*** PAGE TEXT ***

# HPG AC motors direct drive?



## JRP3 (Mar 7, 2008)

Sounds like a bad idea.


----------



## frodus (Apr 12, 2008)

directly, not a great idea

Through a single speed gearbox? maybe, but you need a way to disconnect for high speed driving.


----------



## sholland (Jan 16, 2012)

So, you think reduction would be necessary...

Would I basically calculate the necessary ratio based on max motor rpm and max vehicle speed? Say 100mph, 23.1" tire diameter, 6000 motor rpm using this calculator comes up with ~4.11:1.

What is this motor like when not being run, e.g. 0% throttle? What kind of static drag would it present?


----------



## frodus (Apr 12, 2008)

reduction would be neccessarily IMHO

That's how I'd calculate the ratio, but I'd try to stay in the high torque area of the motor curve. At 6000RPM the torque is lower than it would be if you kept it around 3000RPM. Try to keep max HP RPM where you want to peak.

The motor itself has an inertial load, you could measure that weighing the rotor. The big thing here, is if you want regenerative braking, it would depend on what the controller is set to. if you set to 100% regen, it would really load down the vehicle, but it would charge the batteries.


----------



## sholland (Jan 16, 2012)

I only used 6000rpm as a 'max' speed that I anticipate the car will ever see. I don't normally drive at 100mph , and honestly, I don't expect that the electric motor alone would power the car when going that fast. Really, electric only at lower speeds would be great, with the ICE coming in when higher speeds and/or acceleration would be necessary.

Hmm, so 4.11:1 reduction means I'll need a differential, therefore a single motor would be best...

Any suggestions on the most space efficient differential solution? Ideally a transverse mount would best for my application...


----------



## sholland (Jan 16, 2012)

Basically, one of these would work, though I'd prefer a transverse mount of some kind.


----------



## frodus (Apr 12, 2008)

is there even room under the car in the back for that? I mean, you'll have to move the gas tank I'm sure, as it'll get in the way.... civics are FWD, so they wouldn't have any accomodations for a rear diff, would it?


----------



## sholland (Jan 16, 2012)

frodus said:


> is there even room under the car in the back for that? I mean, you'll have to move the gas tank I'm sure, as it'll get in the way.... civics are FWD, so they wouldn't have any accomodations for a rear diff, would it?


I have found several 4wd Civic conversions out there, typically more for racing, so drive shafts and a diff. Usually, an entire CR-V drivetrain and rear subframe is swapped in. Guys have incorporated either a race fuel cell relocated somewhere else, or a hump-shaped tank from a 4wd Civic available in another country.

I am thinking if I can find a transverse mount of some kind, it would be possible to keep the fuel tank where it is.


----------



## sholland (Jan 16, 2012)

The Team Industries EV30 is almost right... Not quite strong enough.


----------



## sholland (Jan 16, 2012)

Another option... http://www.benevelli.it/products.html


----------



## JRP3 (Mar 7, 2008)

***

=== REQUIRED ACTIONS ===
a. Reproduce the thread on direct-drive AC motors word for word, everything from "That's how I'd" down to "acceleration would be necessary.".
b. In the thread on direct-drive AC motors, which unit does sholland call almost right but not quite strong enough?
You will not need the material to complete this work.

*** DATA BLOCK ***

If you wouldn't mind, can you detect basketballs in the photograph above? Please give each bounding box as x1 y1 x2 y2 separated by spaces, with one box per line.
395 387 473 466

***

=== SOLUTION LIST ===
a.
That's how I'd calculate the ratio, but I'd try to stay in the high torque area of the motor curve. At 6000RPM the torque is lower than it would be if you kept it around 3000RPM. Try to keep max HP RPM where you want to peak.

The motor itself has an inertial load, you could measure that weighing the rotor. The big thing here, is if you want regenerative braking, it would depend on what the controller is set to. if you set to 100% regen, it would really load down the vehicle, but it would charge the batteries.


----------



## sholland (Jan 16, 2012)

I only used 6000rpm as a 'max' speed that I anticipate the car will ever see. I don't normally drive at 100mph , and honestly, I don't expect that the electric motor alone would power the car when going that fast. Really, electric only at lower speeds would be great, with the ICE coming in when higher speeds and/or acceleration would be necessary.

b. The Team Industries EV30.